* **EXERCISE MATERIAL**
· · · ·
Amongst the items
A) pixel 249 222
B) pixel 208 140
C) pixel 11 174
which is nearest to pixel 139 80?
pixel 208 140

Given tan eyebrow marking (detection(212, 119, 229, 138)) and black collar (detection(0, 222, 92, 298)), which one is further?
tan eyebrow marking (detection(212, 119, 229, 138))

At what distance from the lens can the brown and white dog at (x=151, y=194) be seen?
· · · ·
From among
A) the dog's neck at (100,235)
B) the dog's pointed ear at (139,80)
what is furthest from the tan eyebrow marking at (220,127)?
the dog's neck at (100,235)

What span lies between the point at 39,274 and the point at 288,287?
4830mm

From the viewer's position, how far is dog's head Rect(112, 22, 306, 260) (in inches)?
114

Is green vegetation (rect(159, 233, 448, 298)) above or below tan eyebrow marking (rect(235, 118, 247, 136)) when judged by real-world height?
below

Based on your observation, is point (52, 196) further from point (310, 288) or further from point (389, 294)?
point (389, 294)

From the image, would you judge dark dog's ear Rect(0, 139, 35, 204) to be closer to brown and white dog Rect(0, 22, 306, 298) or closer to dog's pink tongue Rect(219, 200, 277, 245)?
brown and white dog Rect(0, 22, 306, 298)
· · · ·
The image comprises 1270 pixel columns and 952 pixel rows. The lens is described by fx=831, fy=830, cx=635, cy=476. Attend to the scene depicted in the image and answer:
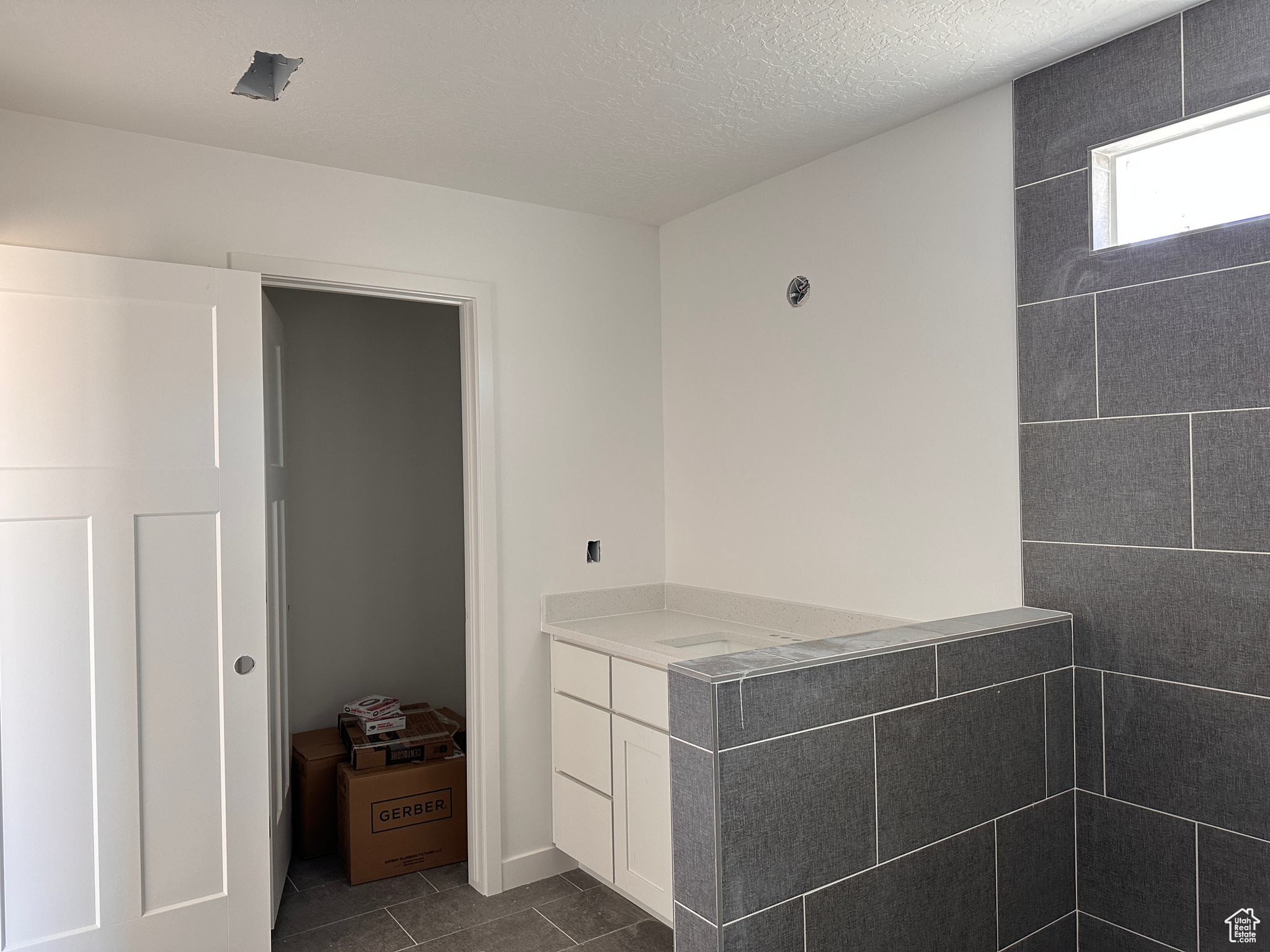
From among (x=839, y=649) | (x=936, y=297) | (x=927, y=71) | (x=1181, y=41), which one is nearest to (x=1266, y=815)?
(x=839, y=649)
· · · ·
Rewrite the records starting with the line containing "Given tan eyebrow" and going on through the line containing "At what distance", changing "black collar" to "dark collar" and leaving everything else as it is.

Given tan eyebrow marking (detection(212, 119, 229, 138)) and dark collar (detection(0, 222, 92, 298)), which one is further?
tan eyebrow marking (detection(212, 119, 229, 138))

At what distance from the lens can the brown and white dog at (x=151, y=194) be seen?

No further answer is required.